[Questions about scene geometry]
++++

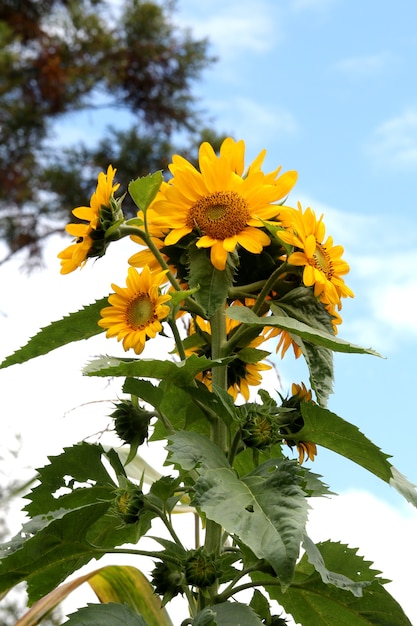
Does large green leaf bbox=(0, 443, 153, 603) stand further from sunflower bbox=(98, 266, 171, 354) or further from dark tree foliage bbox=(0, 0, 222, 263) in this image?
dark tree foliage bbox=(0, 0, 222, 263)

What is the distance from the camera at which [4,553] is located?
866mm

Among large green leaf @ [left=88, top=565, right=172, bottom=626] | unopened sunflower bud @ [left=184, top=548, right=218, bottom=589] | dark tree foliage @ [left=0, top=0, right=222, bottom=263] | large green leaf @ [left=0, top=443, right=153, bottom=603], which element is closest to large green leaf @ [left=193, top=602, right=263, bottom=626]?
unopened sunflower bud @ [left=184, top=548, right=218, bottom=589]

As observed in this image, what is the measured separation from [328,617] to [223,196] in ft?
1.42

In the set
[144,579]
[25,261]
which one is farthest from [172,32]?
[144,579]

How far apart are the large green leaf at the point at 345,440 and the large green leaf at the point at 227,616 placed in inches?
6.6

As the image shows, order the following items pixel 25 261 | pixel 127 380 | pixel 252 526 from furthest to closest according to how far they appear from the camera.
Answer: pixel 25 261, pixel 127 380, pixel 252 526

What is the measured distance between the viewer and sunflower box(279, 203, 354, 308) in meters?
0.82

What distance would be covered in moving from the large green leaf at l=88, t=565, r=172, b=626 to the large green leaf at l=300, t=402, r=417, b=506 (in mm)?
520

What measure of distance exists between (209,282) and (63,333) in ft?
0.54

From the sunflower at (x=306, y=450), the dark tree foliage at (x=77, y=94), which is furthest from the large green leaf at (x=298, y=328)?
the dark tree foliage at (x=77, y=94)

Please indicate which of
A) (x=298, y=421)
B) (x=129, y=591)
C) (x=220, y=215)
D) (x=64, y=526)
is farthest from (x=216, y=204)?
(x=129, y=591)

++++

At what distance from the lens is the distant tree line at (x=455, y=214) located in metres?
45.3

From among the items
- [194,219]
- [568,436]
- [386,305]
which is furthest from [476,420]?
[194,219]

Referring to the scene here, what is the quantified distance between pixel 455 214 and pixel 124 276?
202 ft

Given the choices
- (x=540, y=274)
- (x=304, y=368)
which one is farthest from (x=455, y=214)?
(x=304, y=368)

++++

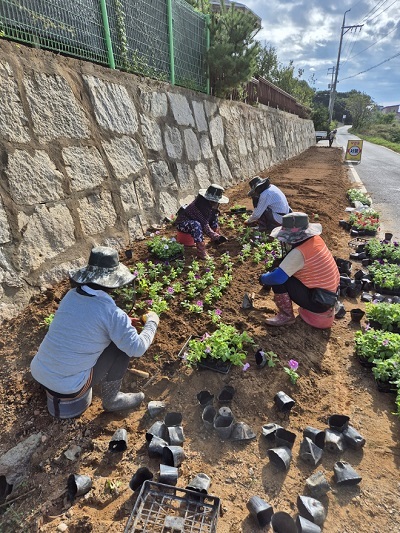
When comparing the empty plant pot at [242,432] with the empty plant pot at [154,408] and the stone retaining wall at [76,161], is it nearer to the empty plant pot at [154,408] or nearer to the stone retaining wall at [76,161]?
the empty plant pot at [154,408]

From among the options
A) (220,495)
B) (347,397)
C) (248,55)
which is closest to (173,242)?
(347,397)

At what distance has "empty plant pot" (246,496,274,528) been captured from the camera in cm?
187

++++

• [What the task asks]
How many lines of the records above contain the string "empty"? Case counts. Reply with the number alone.

• [Answer below]
3